Alguien más avanzó hacia la luz. El mismo jefe intimidante que los había encontrado en el callejón.
-Mañana, finalmente, nacerá una leyenda en este lado del Oeste.
Juanín agradeció mucho en ese momento que no se le vieran los ojos, llenos de terror, porque ese jefe le habría hecho algo horrible al descubrir esa emoción.
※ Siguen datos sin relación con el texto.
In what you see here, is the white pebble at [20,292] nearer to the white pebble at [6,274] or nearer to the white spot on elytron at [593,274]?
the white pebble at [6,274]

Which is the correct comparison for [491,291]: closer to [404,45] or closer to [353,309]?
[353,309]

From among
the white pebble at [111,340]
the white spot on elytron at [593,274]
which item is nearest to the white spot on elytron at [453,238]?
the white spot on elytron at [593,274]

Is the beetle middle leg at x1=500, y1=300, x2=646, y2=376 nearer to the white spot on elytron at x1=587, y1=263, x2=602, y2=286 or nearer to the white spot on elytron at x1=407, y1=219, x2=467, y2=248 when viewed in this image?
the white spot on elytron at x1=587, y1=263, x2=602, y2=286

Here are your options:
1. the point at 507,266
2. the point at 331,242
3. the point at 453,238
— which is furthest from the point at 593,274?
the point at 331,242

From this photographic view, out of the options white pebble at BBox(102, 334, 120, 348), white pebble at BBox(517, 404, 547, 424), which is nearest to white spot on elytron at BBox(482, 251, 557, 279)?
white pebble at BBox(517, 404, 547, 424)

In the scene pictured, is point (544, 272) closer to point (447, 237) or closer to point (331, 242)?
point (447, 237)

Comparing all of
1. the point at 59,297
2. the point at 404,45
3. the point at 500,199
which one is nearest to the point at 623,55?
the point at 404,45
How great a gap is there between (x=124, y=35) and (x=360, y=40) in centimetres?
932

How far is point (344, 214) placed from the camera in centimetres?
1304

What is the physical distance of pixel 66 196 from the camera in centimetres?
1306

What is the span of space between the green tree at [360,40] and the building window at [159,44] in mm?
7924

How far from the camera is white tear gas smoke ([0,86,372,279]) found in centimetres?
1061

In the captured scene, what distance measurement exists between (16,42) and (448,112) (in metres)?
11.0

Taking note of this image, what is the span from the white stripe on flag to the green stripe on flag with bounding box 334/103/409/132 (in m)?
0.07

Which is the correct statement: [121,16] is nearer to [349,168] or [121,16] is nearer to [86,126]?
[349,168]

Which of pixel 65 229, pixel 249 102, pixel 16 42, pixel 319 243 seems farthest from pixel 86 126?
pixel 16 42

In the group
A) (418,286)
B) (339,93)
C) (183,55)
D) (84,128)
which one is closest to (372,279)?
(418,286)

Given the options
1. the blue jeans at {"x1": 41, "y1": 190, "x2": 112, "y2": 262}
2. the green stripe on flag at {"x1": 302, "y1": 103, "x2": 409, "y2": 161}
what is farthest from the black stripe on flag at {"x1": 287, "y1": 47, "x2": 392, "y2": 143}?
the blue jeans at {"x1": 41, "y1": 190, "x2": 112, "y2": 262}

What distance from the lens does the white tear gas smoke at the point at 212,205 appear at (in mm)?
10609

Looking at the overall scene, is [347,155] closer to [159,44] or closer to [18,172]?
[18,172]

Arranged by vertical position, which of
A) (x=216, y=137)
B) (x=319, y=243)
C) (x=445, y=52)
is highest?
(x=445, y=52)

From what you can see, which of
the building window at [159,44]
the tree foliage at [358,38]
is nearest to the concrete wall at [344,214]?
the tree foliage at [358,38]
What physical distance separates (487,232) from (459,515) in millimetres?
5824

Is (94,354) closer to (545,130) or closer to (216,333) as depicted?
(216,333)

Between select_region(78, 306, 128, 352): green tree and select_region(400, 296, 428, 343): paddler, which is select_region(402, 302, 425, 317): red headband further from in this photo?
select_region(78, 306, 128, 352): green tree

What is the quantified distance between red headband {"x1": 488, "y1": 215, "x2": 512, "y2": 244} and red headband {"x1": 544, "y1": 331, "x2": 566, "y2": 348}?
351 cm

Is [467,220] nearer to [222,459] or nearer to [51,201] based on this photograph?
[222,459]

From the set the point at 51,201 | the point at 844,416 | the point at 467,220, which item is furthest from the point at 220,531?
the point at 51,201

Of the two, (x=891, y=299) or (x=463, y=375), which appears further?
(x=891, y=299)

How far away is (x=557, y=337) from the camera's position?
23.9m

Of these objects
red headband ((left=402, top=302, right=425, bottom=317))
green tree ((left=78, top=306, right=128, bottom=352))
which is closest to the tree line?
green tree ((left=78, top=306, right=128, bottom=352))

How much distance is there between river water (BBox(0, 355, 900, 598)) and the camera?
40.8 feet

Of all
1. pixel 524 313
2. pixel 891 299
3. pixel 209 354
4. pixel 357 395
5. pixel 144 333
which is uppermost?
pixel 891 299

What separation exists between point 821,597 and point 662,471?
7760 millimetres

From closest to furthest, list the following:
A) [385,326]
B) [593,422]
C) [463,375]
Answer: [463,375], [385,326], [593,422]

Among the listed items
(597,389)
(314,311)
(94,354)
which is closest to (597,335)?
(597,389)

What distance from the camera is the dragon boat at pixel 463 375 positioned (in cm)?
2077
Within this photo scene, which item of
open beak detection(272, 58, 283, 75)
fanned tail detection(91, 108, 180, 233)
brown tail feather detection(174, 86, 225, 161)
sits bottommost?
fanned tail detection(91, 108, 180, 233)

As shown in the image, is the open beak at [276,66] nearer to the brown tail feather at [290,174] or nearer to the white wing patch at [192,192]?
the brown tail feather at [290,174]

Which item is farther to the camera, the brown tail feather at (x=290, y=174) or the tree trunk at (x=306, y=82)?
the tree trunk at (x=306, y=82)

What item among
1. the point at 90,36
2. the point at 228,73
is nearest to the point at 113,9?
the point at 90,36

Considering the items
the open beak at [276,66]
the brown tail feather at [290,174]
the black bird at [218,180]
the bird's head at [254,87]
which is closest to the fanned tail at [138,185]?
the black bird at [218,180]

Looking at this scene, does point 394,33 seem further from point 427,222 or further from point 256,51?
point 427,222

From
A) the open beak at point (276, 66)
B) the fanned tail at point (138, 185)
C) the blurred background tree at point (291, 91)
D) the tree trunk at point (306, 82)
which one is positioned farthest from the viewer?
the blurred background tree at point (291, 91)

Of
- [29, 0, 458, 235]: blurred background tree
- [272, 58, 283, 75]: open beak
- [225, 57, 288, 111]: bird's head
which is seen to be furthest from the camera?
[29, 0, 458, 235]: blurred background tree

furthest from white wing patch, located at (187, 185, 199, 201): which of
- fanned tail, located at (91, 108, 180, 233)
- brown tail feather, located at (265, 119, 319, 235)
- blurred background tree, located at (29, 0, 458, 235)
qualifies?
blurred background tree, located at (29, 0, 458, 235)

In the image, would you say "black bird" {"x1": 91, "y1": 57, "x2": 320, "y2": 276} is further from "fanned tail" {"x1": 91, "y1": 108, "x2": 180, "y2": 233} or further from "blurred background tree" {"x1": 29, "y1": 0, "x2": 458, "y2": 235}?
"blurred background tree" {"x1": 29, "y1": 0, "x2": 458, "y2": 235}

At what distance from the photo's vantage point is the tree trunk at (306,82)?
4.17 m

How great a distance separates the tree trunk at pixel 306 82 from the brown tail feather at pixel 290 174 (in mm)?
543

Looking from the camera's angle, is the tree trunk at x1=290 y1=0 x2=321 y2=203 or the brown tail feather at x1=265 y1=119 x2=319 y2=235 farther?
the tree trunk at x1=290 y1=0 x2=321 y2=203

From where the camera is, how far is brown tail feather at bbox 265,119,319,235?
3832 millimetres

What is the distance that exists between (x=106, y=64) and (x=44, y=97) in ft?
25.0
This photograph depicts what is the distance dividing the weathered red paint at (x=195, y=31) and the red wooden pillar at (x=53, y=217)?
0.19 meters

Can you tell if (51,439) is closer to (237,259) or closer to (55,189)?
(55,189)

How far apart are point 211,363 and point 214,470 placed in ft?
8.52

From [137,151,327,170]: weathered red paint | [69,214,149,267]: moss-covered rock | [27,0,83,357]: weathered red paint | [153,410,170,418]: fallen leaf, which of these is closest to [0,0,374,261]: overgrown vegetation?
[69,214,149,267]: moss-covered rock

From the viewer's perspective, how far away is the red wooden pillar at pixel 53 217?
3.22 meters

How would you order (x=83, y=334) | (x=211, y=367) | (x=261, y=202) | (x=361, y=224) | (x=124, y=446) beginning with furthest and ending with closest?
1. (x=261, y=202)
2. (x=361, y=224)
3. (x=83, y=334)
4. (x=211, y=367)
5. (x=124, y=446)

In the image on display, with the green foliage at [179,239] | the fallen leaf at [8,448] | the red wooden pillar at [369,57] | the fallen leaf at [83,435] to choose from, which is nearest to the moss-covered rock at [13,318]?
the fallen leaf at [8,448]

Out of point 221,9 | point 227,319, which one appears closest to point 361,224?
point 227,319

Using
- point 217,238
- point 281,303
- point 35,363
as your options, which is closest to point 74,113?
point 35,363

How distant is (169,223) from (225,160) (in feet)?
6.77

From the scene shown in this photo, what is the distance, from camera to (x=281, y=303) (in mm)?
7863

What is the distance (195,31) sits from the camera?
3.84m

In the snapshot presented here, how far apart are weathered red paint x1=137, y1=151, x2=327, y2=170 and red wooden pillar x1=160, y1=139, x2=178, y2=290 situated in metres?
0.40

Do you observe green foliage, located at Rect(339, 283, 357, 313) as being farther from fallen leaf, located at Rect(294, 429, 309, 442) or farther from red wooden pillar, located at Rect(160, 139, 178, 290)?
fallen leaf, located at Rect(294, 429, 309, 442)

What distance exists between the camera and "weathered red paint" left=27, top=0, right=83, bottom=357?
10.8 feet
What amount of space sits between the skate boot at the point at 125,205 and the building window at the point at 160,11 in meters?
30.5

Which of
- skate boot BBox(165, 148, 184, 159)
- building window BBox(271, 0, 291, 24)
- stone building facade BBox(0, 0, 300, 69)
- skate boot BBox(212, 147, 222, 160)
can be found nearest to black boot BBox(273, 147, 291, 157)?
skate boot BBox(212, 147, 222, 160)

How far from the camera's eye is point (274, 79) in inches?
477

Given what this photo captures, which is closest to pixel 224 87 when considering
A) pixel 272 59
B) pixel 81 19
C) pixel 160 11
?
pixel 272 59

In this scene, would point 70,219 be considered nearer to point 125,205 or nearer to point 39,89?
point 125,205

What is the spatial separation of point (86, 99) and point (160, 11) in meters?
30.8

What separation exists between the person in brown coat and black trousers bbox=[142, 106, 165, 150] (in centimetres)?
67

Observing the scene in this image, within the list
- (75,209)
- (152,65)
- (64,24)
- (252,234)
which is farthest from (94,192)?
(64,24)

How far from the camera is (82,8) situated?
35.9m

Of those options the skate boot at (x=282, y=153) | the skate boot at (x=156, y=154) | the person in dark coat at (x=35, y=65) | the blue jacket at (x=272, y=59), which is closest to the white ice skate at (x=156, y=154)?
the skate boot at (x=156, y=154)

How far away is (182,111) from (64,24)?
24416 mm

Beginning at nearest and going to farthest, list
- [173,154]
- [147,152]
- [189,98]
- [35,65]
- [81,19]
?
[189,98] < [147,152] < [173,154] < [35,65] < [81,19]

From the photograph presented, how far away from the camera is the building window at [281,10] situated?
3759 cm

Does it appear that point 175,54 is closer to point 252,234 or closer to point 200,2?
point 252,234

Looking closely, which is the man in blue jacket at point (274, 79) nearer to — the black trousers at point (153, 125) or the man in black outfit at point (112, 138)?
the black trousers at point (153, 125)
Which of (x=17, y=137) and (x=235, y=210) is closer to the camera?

Ese perfume lo conocía tan bien.
IV
-¡Hermano!
El Llanero con Rombos Man abrazó a su hermano, Llanero con Ramones Man. No estaban solos, si uno descuenta a los caballos en los que habían ido al rescate, sino que los acompañaba toda una manada de la tribu más fiera, más sanguinaria y más ruda del oeste: Los huachimingos. Mira que aguantar tener tatuada toda la piel.
-¿Y qué hacen aquí? ¿Cómo los convencieron?- preguntó Mario Hugo.
-Lo que sucede es que no podemos permitir que nuestro ser sagrado sufra- habló el jefe de la tribu.-
-¿El tío Juanín?- Patana ladeó la cabeza. Su tío adoptivo se veía demasiado simple y sencillo como para tener un valor así de importante.
-Es el último de su especie.- explicó la anciana bruja-. Sus pelusas tienen un enorme valor sagrado para los Huachimingos, y si las perdemos para siempre... ¡Volverá a nacer un Tulio a cada rato!
El aprendiz de héroe tenía un tic en el ojo. Qué horror imaginar el festival de rayas que tendría el pueblo, luego de algunas generaciones de Tulios.
-¿El pueblo... lleno de Tulios?
Todos carraspearon. Fue su salvador quien le explicó todo.
-Esa expresión quiere decir "habrá fuertes terremotos". El alguacil nació durante un terremoto muy fuerte.
-Por eso mandamos a Huachimingo al Titirilquén, para recolectar las pelusas.- añadió otro indio huachimingo.
El Llanero con Ramones man miró el horizonte, que comenzaba a pintarse de rosa.
-Debemos volver al pueblo. Hay que preparar la defensa.- escupió una ramita de trigo que había estado masticando.
-¿Contra la Ligal del mal?- preguntó Patana.
-No. Mañana también llega la feria del Tío Horacio y quiero estar en primera fila. Esos niños no me van a detener de ver mi show favorito en vivo.
Notas:
1- No tienen ni idea de lo mucho que me costó escribir con horrores de ortografía.
2- Luego de contar cuantos incendios ocurren en el estudio (aparece en la agenda de Juanín), me pareció como lo de las pelusas de Huachimingo. Además pues siempre los indios en las películas tienen como que sus tótemes raros cuando ven a un ser desconocido (para muestra Shangai Kid, que a Jackie le dicen "Hombre con vestido").
3- En el libro gordo se explica que Tulio nació durante un terremoto, lo cual se volvió una expresión común en Titirilquén, para cuando hay un terremoto. Supongo que el conductor les teme porque teme que nazca otro ser así de tancuajo.
Pipipipi piiii... digo, chan chan chan chaaaaaaaaaan, leche con paaaaan.